Verilen metin:
Tıbbi zorunluluk bulunmadığı halde, rızaya dayalı olsa bile,
gebelik süresi 10 haftadan fazla olan bir kadının çocuğunu düşürten
kişi, 2 yıldan 4 yıla kadar hapis cezası ile cezalandırılacak. Bu
durumda, çocuğun düşürülmesine rıza gösteren kadın hakkında 1 yıla
kadar hapis veya adli para cezası verilecek. Rızaya dayalı olsa
bile gebelik süresi 10 haftayı doldurmamış olan bir kadının
çocuğunun yetkili olmayan bir kişi tarafından düşürtülmesi halinde
2 yıldan 4 yıla kadar hapis cezasına hükmolunacak. TECAVÜZLE HAMİLE
KALINMASI Kadının mağduru olduğu bir suç sonucu (tecavüz) gebe
kalması halinde, süresi 20 haftadan fazla olmamak ve kadının rızası
alınmak koşuluyla gebeliği sona erdirenlere ceza verilmeyecek.

Yazılı istek 1: Kayıtların ilk satırından başlayıp "<instances>" içeren satıra kadar giden satırları düzenle: "masks" yerine "outlines" yaz, geri kalan her şeyi olduğu gibi bırak.
Metin ile kayıtlar birbiriyle ilgili değildir.

Verilen kayıtlar:
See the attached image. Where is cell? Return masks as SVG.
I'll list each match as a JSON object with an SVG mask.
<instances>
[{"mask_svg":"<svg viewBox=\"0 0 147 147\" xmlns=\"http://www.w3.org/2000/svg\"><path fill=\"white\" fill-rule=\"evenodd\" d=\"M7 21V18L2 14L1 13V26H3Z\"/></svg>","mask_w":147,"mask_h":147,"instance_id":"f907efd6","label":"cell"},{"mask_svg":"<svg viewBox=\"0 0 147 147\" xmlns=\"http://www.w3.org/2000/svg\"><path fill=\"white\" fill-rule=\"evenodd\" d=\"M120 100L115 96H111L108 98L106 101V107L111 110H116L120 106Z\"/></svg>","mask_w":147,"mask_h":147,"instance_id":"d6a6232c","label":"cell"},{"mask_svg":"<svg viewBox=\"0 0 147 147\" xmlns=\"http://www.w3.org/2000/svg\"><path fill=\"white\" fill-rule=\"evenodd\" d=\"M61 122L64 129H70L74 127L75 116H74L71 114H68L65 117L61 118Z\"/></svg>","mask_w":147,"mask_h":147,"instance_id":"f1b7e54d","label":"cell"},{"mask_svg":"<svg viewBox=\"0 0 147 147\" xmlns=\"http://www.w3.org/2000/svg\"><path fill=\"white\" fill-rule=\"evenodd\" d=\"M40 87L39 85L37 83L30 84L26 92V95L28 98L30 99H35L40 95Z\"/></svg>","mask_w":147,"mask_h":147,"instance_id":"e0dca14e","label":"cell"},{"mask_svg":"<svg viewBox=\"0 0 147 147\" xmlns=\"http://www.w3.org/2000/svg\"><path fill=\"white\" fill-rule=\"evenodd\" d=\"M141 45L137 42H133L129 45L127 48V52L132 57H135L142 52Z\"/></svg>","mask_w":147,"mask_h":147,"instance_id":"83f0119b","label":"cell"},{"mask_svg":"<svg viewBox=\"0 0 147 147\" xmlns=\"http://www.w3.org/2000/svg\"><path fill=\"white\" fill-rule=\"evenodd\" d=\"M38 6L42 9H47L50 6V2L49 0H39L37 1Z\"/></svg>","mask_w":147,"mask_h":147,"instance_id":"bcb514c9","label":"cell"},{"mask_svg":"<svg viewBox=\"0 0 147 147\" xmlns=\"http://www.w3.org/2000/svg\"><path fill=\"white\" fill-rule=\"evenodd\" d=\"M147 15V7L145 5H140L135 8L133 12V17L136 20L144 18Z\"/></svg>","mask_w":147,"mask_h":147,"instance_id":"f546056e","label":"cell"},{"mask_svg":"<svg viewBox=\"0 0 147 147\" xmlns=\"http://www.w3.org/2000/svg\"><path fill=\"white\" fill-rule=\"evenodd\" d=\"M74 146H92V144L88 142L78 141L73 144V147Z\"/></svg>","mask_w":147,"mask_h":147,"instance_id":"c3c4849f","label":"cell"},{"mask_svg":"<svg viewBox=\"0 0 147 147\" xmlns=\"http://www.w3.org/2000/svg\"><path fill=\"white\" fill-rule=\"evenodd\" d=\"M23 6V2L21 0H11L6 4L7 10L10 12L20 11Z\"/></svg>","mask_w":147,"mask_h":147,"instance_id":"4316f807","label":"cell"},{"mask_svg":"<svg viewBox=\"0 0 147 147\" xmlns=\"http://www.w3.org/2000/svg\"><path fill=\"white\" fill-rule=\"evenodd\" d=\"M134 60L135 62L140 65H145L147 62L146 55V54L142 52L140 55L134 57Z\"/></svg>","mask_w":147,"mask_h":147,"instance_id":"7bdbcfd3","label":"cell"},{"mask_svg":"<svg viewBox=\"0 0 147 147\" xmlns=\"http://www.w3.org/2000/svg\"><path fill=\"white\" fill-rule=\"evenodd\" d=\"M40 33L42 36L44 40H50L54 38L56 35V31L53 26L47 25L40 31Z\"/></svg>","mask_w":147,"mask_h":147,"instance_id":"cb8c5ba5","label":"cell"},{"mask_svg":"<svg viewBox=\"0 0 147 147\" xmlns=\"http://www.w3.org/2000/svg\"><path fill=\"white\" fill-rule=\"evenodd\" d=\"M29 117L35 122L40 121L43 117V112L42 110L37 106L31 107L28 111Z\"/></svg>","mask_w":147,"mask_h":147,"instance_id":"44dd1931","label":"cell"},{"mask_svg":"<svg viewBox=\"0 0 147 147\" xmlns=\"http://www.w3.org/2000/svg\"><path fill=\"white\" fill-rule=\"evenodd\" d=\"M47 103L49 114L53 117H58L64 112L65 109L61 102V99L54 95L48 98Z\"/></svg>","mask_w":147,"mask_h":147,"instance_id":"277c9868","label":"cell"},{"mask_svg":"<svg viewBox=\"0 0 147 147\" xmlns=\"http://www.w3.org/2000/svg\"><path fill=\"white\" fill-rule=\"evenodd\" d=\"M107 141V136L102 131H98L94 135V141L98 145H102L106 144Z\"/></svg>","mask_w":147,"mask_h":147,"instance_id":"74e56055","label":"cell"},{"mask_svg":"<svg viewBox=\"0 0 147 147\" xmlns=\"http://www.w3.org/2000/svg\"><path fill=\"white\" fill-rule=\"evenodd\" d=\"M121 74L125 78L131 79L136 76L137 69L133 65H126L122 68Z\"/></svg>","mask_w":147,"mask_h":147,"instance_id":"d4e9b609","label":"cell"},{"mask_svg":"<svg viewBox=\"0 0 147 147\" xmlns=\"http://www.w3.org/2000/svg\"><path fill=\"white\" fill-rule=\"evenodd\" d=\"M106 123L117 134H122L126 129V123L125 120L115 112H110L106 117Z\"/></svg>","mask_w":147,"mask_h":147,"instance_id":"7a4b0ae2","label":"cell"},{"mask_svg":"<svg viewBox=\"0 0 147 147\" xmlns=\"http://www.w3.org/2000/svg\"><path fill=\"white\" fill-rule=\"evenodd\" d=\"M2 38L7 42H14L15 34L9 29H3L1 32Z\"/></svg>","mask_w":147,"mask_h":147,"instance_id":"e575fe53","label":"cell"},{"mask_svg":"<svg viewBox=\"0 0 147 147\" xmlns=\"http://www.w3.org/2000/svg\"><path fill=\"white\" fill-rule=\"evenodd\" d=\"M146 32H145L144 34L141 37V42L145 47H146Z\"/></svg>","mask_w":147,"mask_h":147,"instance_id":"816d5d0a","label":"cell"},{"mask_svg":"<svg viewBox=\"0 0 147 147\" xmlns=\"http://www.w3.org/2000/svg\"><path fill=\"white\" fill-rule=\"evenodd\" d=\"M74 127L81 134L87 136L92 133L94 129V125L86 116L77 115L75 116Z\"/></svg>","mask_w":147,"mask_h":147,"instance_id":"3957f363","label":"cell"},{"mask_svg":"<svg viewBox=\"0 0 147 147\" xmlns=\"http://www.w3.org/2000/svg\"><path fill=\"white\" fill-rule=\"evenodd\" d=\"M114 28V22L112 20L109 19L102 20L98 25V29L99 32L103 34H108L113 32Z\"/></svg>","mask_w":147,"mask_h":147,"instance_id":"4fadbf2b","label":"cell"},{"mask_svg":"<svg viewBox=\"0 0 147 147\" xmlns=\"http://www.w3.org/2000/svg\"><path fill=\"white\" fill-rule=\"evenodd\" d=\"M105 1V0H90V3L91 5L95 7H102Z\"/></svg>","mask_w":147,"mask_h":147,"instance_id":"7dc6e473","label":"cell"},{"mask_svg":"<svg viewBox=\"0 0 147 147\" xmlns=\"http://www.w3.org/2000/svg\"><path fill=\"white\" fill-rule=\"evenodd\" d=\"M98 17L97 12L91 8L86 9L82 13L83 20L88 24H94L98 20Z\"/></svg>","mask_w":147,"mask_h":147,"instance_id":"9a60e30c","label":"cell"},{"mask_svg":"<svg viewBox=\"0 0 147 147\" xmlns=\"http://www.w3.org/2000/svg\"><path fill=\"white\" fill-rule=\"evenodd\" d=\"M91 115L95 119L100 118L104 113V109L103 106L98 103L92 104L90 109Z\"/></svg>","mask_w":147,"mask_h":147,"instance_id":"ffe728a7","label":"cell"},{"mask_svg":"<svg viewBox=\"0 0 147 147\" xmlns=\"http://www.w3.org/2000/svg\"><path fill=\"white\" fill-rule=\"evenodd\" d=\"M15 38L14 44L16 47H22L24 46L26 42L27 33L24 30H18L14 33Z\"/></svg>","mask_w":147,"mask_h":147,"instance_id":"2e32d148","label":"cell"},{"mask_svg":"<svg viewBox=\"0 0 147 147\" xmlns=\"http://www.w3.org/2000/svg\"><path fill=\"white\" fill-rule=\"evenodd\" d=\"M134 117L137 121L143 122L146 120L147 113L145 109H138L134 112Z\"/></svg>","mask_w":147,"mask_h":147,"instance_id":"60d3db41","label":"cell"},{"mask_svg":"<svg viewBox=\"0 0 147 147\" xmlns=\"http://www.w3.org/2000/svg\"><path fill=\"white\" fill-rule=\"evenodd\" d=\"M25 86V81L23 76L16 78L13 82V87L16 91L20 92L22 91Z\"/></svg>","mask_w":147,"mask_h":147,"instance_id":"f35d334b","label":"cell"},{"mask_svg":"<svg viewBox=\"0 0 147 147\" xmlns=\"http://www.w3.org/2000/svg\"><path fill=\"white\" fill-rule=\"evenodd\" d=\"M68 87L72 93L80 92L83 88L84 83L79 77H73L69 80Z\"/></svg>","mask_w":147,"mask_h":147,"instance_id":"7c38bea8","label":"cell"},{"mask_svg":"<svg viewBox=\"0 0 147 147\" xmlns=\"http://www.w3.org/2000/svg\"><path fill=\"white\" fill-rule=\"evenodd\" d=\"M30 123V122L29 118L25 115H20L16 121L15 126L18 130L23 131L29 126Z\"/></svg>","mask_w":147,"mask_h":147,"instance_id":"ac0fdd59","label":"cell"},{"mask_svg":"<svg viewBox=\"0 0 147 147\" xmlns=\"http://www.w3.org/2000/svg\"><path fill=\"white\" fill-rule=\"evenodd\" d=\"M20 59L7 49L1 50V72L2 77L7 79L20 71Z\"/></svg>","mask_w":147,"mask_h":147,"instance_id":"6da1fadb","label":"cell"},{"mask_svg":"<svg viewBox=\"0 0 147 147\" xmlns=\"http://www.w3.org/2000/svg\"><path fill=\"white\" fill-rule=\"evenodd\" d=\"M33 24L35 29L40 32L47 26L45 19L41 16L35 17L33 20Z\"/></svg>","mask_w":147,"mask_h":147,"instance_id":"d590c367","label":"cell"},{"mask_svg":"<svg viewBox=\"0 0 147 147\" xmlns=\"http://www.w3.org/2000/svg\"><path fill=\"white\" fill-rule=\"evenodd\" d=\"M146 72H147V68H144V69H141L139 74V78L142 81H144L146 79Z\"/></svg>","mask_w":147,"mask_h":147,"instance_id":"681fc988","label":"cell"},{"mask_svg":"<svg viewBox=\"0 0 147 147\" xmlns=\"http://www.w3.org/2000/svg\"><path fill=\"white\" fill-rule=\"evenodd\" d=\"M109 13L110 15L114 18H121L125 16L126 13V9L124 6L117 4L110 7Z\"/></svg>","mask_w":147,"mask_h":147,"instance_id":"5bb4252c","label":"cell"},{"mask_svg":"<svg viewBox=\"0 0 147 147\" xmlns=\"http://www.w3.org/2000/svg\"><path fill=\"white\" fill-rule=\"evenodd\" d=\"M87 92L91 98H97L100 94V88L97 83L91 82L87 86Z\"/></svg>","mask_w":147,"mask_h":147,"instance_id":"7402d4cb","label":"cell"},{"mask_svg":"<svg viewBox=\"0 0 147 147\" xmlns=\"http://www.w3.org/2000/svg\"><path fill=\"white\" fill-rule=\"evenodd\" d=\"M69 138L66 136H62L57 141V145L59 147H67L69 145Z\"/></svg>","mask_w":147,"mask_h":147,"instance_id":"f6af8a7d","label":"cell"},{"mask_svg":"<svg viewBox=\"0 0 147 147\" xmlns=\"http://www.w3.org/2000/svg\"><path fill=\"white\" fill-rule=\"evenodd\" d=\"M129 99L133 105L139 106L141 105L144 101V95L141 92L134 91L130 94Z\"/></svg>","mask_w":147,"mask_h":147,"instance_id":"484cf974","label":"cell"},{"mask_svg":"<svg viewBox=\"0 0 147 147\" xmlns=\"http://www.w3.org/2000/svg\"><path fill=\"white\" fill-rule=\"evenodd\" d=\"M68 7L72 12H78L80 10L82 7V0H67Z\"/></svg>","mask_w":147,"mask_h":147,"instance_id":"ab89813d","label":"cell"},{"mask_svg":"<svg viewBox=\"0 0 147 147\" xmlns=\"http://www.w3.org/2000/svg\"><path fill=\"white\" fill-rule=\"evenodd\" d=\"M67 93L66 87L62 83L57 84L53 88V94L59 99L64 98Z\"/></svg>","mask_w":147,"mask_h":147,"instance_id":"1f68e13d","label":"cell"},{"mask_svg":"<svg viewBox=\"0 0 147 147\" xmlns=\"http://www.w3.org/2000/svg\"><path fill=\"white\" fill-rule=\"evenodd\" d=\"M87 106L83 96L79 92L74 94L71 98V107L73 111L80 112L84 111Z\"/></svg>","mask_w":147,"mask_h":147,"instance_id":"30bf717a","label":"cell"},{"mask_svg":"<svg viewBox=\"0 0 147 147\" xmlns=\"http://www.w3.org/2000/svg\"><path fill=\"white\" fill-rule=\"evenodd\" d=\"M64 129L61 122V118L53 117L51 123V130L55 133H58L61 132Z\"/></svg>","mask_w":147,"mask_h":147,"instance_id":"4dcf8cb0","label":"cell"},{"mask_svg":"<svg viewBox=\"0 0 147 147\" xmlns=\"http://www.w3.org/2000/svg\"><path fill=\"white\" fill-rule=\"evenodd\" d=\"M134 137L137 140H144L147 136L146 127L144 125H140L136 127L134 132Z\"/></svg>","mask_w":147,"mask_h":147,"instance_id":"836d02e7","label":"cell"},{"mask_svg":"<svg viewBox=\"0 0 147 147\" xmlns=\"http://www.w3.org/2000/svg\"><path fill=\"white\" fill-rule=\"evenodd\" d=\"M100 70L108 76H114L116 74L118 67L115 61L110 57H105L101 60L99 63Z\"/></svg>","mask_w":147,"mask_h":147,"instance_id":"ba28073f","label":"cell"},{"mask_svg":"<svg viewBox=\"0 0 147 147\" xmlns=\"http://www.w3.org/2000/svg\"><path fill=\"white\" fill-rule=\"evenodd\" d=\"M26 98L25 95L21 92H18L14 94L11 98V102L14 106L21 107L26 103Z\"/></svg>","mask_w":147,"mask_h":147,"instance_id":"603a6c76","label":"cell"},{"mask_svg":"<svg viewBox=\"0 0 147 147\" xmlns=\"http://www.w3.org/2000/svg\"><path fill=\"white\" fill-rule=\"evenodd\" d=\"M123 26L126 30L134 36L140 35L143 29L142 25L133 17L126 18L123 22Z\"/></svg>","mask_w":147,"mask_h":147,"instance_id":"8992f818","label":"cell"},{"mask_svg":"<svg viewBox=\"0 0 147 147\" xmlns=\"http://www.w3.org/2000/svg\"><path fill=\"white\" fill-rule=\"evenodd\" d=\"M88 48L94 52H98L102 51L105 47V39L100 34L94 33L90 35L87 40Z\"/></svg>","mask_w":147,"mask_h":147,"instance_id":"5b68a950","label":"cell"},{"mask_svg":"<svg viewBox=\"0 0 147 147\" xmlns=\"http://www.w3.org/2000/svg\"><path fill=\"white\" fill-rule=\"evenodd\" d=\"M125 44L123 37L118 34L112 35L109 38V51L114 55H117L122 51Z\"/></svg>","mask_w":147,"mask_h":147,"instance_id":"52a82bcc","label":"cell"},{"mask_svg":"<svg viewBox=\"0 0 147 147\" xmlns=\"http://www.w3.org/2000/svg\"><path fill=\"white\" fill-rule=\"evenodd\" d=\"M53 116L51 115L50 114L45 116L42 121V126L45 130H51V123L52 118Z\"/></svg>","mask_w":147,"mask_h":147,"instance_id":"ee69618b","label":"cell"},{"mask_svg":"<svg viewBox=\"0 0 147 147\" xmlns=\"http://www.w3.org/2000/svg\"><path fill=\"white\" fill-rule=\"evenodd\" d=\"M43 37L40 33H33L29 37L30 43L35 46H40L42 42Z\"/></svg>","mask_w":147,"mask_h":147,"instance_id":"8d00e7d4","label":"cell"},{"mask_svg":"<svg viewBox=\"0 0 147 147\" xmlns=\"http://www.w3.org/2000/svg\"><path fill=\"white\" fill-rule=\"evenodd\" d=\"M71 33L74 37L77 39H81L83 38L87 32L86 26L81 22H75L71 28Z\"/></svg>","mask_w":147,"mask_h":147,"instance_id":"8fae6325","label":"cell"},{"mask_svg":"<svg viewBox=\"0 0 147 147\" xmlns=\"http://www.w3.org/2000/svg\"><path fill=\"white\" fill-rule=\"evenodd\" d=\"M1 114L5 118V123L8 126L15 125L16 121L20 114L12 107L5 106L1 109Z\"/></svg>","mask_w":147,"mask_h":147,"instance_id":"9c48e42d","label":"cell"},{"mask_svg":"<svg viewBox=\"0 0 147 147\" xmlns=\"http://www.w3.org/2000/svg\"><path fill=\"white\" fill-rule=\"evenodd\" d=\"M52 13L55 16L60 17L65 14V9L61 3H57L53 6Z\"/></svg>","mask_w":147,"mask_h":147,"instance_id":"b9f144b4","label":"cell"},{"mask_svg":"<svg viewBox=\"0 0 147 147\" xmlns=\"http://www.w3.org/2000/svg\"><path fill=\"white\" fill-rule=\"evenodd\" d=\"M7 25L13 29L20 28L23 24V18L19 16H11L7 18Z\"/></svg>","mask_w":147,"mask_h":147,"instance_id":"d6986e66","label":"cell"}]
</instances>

Yazılı istek 2: Aşağıdaki ifadeler verilen metinle uyuşuyor mu? Her biri için evet ya da hayır de ve metindeki belirleyici sözleri aynen alıntıla. (a) Tıbbi zorunluluk yokken gebeliği 10 haftayı geçmiş bir kadının çocuğunu onun rızasıyla düşürten kişiye 2 yıldan 4 yıla kadar hapis cezası verilir. (b) Çocuğun düşürülmesine rıza gösteren kadına 2 yıla kadar hapis cezası verilir. (c) Tecavüz sonucu gebe kalınan durumlarda ceza verilmemesi için gebelik süresinin 24 haftayı geçmemesi gerekir.

Doğru cevap 1:
See the attached image. Where is cell? Return outlines as SVG.
I'll list each match as a JSON object with an SVG mask.
<instances>

Doğru cevap 2:
(a) Evet: "2 yıldan 4 yıla kadar hapis cezası ile cezalandırılacak"
(b) Hayır: "1 yıla kadar hapis veya adli para cezası verilecek"
(c) Hayır: "süresi 20 haftadan fazla olmamak"